Больше всего я опасался, что Даниилу (или как там его зовут на самом деле?) удастся вырваться. Такая возможность была: войска одной из сторон могли обнаружить пещеру, и… что должно было случиться после этого – не представляю. Скорее всего, он бы кинул все силы на то, чтобы обнаружить нас, и в конце концов вышел бы на остров, где базировался прозрачный дирижабль.
Но от этого мир снова должен был поменяться. Я был уверен, что прекращение бесконечных возрождений было связано с тем, что Даниил находился под камнем.
Надеясь обнаружить тревожные признаки, я часами просиживал на радио, слушая передачи на всех доступных мне языках.
В этом мире царил хаос. Кое-где ещё продолжились активные боевые действия, но опустошение первых суток масштабной операции, невосполнимые потери вызвали растерянность.
Кто-то передавал координаты зачумлённых районов.
Ренегаты с противоположной стороны были готовы делиться сывороткой с теми, кто ещё вчера был непримиримым врагом.
В этом хаосе буквально на глазах рождались новые точки притяжения, будущие центры силы.
Звучали голоса о примирении. Кто-то довольно разумно рассуждал о масштабах потерь; о том, что нужно объединить оставшиеся людские ресурсы, чтобы сохранить подобие цивилизации…
Были и те, кто вещал про конец света и требовал масштабных жертвоприношений Вотану и другим богам.
Появлялись первые признаки раскола не по сторонам, а по языковым признакам. Рождались нации.
Горы Недоступности появились на горизонте под вечер первого дня. И даже на таком расстоянии они впечатляли.

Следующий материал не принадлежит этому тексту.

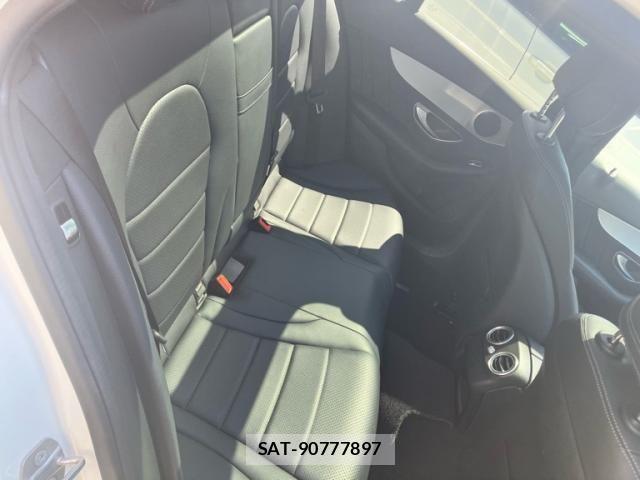 Mercedes Benz C-CLASS 2017-09 8525691-16
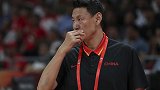 李楠道出输球原因：波兰更有经验 男篮队员很少面对这种局面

По моим прикидкам, мы летели на высоте восемь-десять километров. На глаз – примерно вровень с некоторыми перевалами. И значительно ниже вершин.
Сами вершины выглядели непривычно. Где-то в нижней трети начинался снежный покров, тот, который на обычных горах формирует шапки. Здесь он формировал «шарф», потому что выше двенадцати километров ни снега, ни льда уже не было, только голый серый камень, слегка искрящийся в розовых закатных лучах.

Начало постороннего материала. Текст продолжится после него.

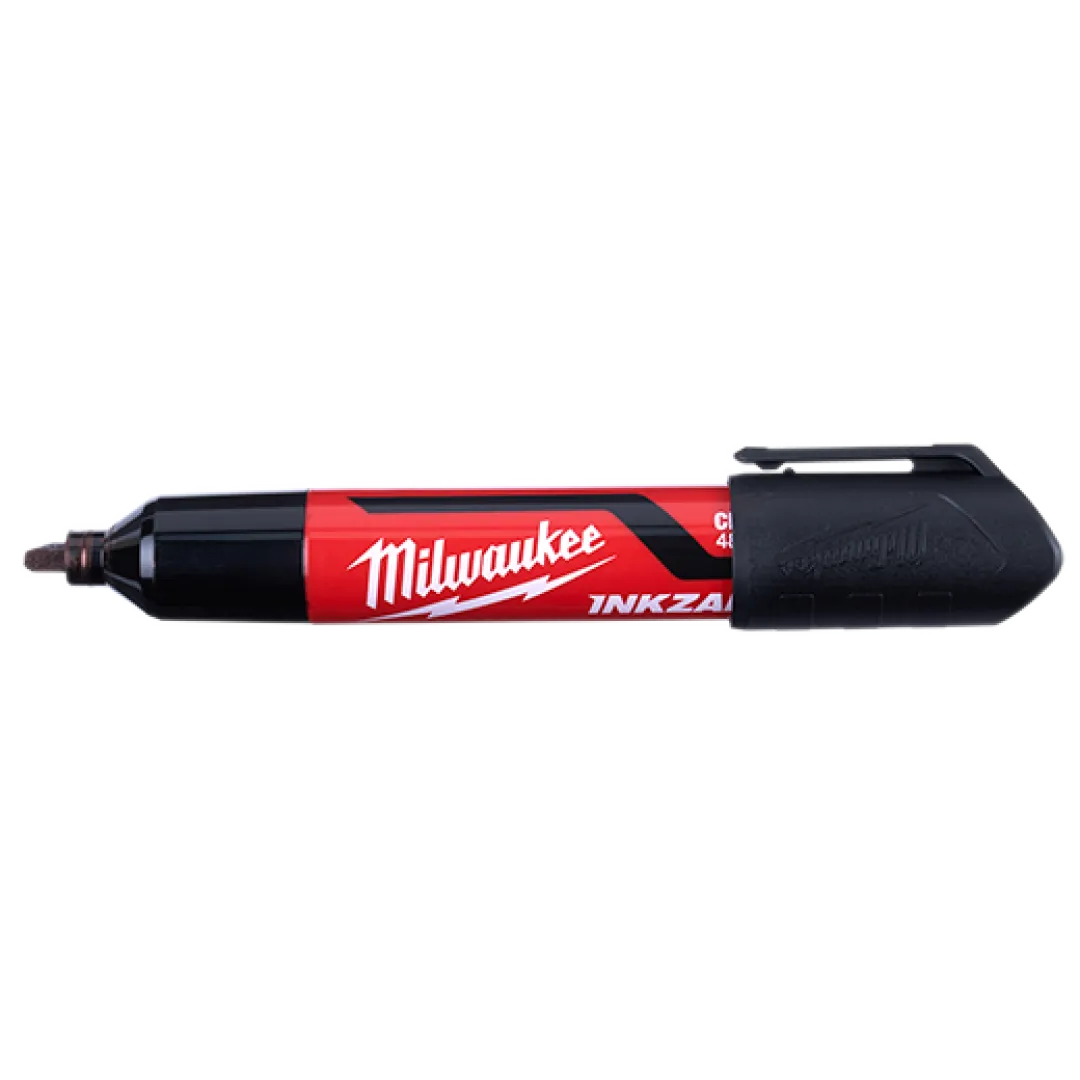 MILWAUKEE MILWAUKEE INKZALL Jobsite Markers - Black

– Впечатляет, – сказал я, любуясь горами на главной палубе. – Уверен, что мы сможем туда подняться?
– Мы идём на крейсерской высоте, – ответил Тревор. – Подняться выше можем, но тогда двигаться будем медленнее.
– Удивительно, – добавила Алина; она тоже была на палубе, – а ведь в прошлом тут кто-то умудрялся воевать… с другой техникой, другим оружием… как?
Мы с Тревором переглянулись.
– Сложно сказать, – ответил я, – может, люди раньше по-другому воспринимали лишения и тяготы.
– Или же легенды преувеличены, – добавил Тревор.
Под утро мы начали подъём. И уже на рассвете увидели Замок.
Я узнал его. Расположение башен, стен и построек было таким же, как я видел. Только это строение было новым; оно высилось на фоне чёрного неба во всей первозданной чистоте бело-серого камня.